校長挨拶

 本校は、宝暦8(1758)年に開学した豊前小笠原藩藩校、思永斎(のちに思永館と改称)を源流としています。小倉藩は幕末維新の激動の中で、藩庁を豊津(当時の錦原)に移し、豊津藩と改めました。同様に明治3(1871)年、思永館を改称し、藩校育徳館としての教育がここ錦陵の地で受け継がれることになりました。その後、育徳学校、豊津中学校、豊津高等学校と校名は変遷しましたが、建学の精神は一度も途絶えることなく、政・財・官界、学者・文化人など多くの著名な卒業生を輩出してきました。今年創立266年を迎える全国屈指、福岡県最古の伝統校です。

 平成16年、県下初の県立中高一貫校として中学校を併設するにあたり、育徳館中学校・高等学校と改称し、校訓は「育徳」、「文武両道」「質実剛健」の校風のもと、「徳」「知」「体」のバランスの取れた「次世代のリーダー」育成を目指しています。敷地内には藩校時代の正門である「黒門」や県重要文化財である講堂「思永館」があり、夏目漱石の門下生で小説坊ちゃん)のモデルとされる小宮豊隆氏やNEC創業者岩垂邦彦氏の記念碑なども点在し、重厚な伝統と本校卒業生の偉業を感じながら、県下有数の広大な学び舎で、一心不乱に心身を鍛えます。

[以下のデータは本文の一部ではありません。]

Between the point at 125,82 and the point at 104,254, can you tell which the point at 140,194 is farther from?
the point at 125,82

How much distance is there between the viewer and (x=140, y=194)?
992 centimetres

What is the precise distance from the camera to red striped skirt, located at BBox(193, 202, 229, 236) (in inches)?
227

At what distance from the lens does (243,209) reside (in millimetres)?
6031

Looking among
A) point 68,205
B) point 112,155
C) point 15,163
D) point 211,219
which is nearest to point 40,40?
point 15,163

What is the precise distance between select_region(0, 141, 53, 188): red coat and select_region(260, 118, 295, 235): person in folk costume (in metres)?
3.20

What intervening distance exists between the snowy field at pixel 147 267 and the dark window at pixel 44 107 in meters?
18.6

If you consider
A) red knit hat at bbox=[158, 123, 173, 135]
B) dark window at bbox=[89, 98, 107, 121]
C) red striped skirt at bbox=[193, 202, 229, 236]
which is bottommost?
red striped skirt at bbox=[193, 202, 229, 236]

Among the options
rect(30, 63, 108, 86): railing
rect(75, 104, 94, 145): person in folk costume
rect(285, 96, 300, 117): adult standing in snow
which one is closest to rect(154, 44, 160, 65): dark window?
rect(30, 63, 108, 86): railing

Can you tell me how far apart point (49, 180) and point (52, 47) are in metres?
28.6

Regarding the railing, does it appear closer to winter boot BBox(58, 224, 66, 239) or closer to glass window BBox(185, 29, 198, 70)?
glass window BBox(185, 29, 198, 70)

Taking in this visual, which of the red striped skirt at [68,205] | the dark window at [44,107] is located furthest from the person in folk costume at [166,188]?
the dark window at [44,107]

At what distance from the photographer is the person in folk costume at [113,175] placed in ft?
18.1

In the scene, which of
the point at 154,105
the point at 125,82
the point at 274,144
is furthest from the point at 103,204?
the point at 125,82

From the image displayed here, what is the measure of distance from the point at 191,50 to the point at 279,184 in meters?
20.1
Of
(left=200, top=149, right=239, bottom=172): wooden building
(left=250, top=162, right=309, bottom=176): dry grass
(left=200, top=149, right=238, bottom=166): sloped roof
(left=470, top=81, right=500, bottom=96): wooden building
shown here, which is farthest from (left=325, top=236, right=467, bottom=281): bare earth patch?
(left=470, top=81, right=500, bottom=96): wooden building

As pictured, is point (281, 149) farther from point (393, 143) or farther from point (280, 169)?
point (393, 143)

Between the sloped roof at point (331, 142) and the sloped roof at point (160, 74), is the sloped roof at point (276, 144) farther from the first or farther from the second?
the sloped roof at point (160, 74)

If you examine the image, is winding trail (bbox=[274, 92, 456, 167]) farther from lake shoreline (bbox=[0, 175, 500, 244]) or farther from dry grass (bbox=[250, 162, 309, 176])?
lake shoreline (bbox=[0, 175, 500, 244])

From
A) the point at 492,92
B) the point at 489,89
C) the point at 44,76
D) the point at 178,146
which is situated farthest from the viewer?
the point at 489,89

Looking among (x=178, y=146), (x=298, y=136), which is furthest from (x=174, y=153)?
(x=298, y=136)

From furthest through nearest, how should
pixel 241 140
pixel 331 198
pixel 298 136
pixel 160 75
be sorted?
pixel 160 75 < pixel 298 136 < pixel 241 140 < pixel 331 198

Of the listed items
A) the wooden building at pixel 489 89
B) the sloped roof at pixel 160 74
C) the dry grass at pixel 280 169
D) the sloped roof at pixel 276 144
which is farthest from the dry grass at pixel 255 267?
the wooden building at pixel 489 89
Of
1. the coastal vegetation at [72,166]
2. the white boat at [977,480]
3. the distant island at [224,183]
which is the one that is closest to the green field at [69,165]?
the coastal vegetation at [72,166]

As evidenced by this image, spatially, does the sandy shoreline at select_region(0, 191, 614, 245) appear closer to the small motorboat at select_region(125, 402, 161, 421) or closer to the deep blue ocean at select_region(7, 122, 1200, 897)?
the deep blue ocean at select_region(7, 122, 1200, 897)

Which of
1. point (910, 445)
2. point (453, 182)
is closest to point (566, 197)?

 体育大会・文化祭などの学校行事の多くが中学校、高等学校合同で行われ、異年齢との交流を深めながら、心の成長が醸成されます。東京研修では、東京大学や官公庁、一流企業本社を訪ね、進学・進路実現意欲を高めさせます。さらにグローバル人材の育成に向けた、英語教育も充実しており、多くの生徒が高いレベルの資格を取得しています。また平成28年度から、高校2年生では海外修学旅行(令和6、7年度はシンガポール研修)を実施しており、外国企業視察や現地大学生との交流を通して、視野を格段に広げ、心に秘めた志を一層高めさせ、必要な資質を磨く絶好の機会となっています。これからも伝統ある教育理念を継承し、先取遠望の「次世代リーダー」育成に努めます。